[Items from a dataset]
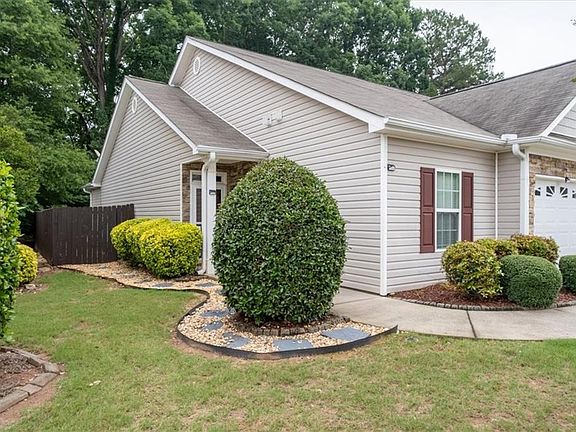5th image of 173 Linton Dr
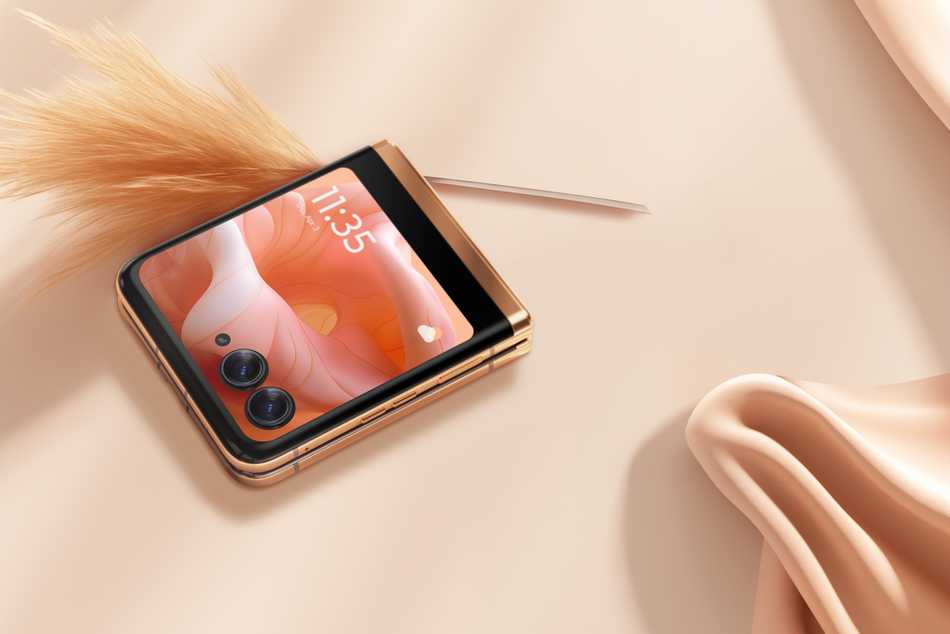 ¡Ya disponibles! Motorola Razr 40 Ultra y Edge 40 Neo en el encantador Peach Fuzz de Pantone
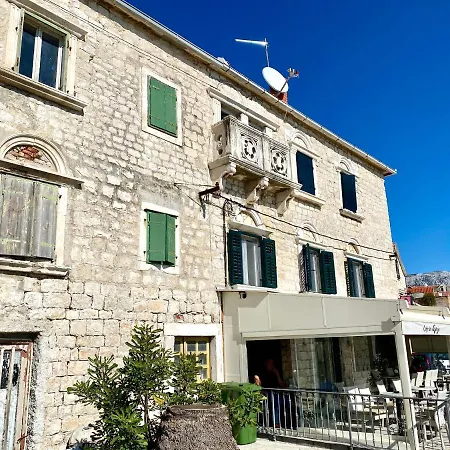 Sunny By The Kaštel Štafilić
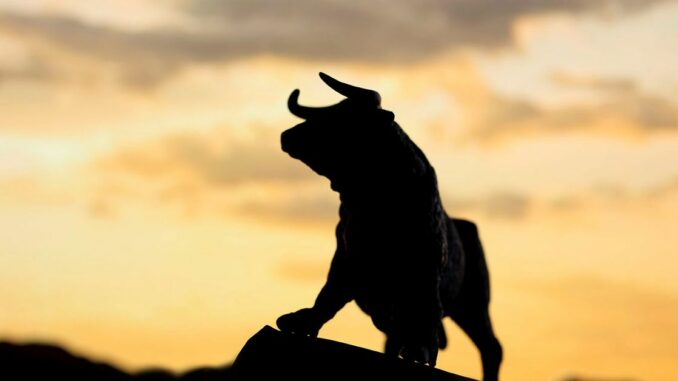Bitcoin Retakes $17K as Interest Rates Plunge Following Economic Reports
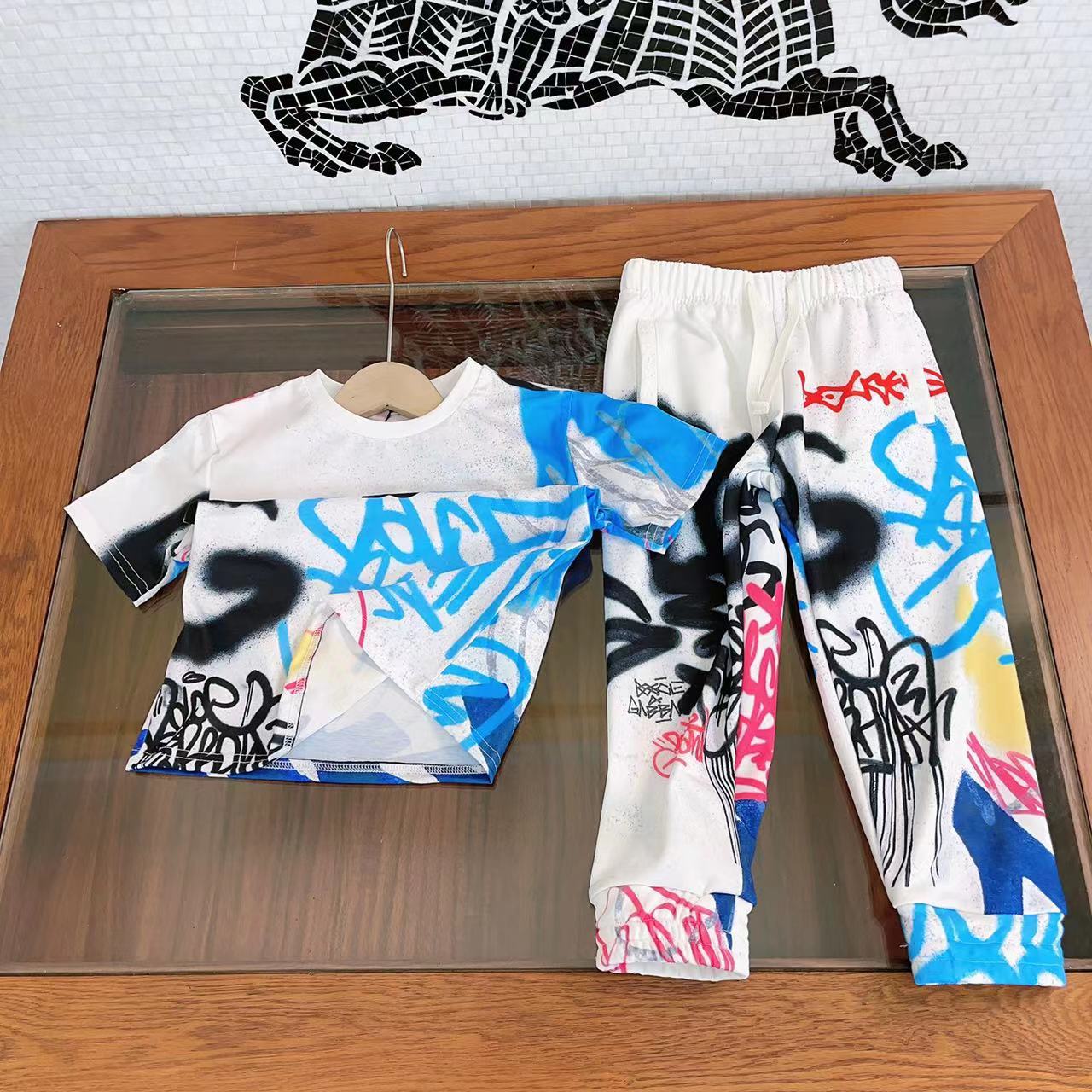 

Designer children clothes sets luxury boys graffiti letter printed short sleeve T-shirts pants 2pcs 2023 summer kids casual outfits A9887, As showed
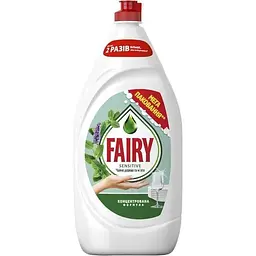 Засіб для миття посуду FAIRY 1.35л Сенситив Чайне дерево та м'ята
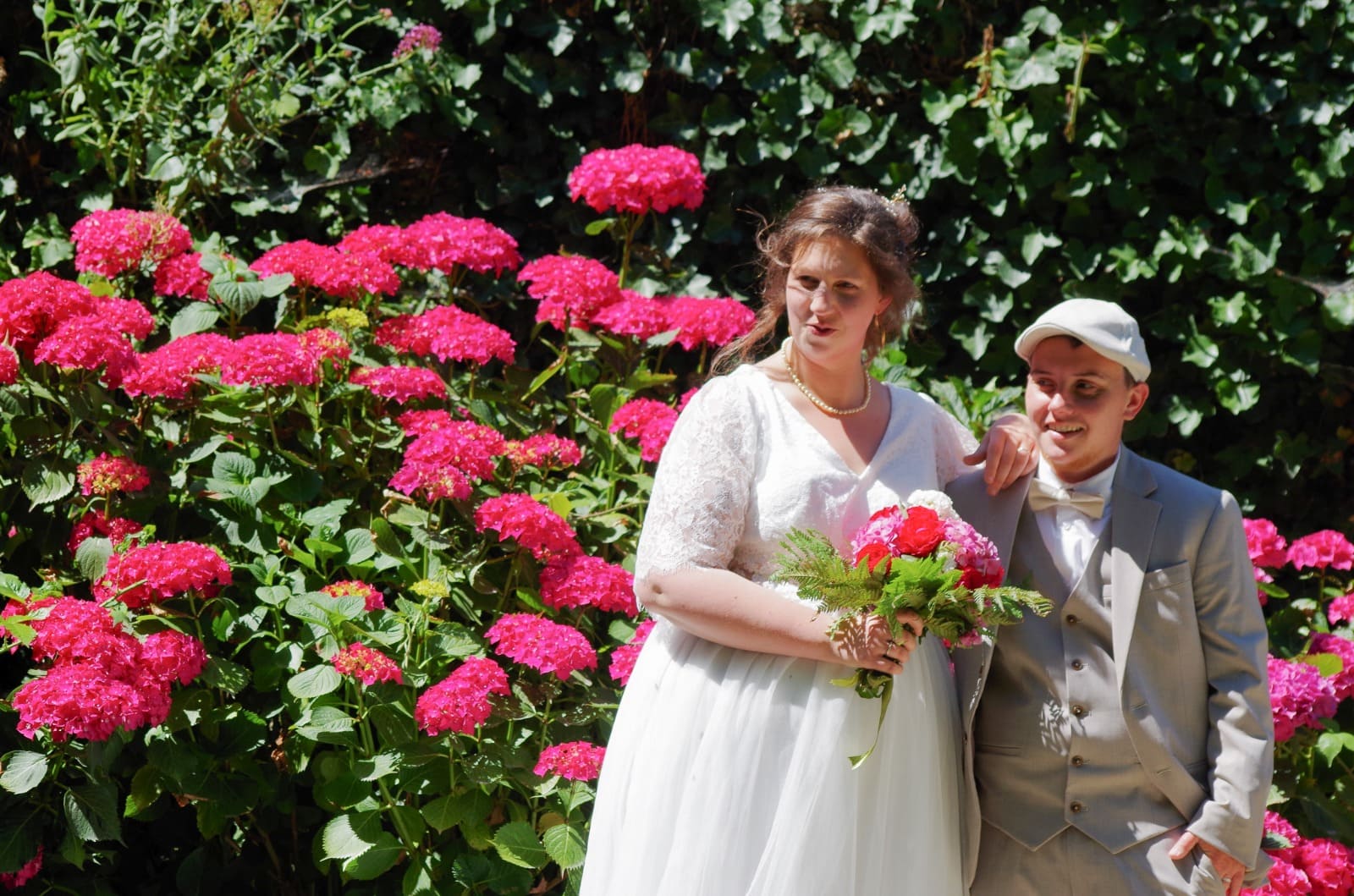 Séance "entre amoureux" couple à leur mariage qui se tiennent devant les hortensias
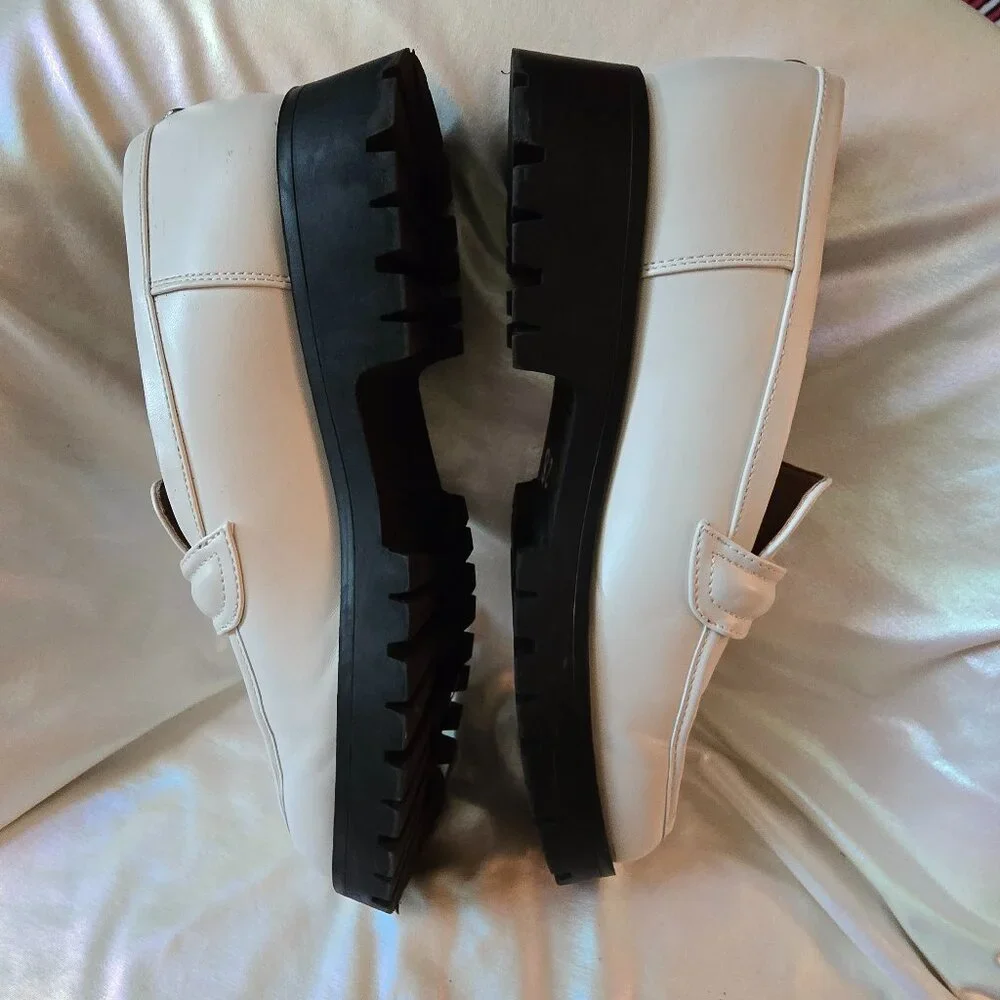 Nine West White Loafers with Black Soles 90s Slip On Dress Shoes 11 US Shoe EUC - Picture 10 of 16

- Problem to work on:
Repeat the lines above exactly, and keep every picture out.

- Finished task:
5th image of 173 Linton Dr
 ¡Ya disponibles! Motorola Razr 40 Ultra y Edge 40 Neo en el encantador Peach Fuzz de Pantone
 Sunny By The Kaštel Štafilić
Bitcoin Retakes $17K as Interest Rates Plunge Following Economic Reports

Designer children clothes sets luxury boys graffiti letter printed short sleeve T-shirts pants 2pcs 2023 summer kids casual outfits A9887, As showed
 Засіб для миття посуду FAIRY 1.35л Сенситив Чайне дерево та м'ята
 Séance "entre amoureux" couple à leur mariage qui se tiennent devant les hortensias
 Nine West White Loafers with Black Soles 90s Slip On Dress Shoes 11 US Shoe EUC - Picture 10 of 16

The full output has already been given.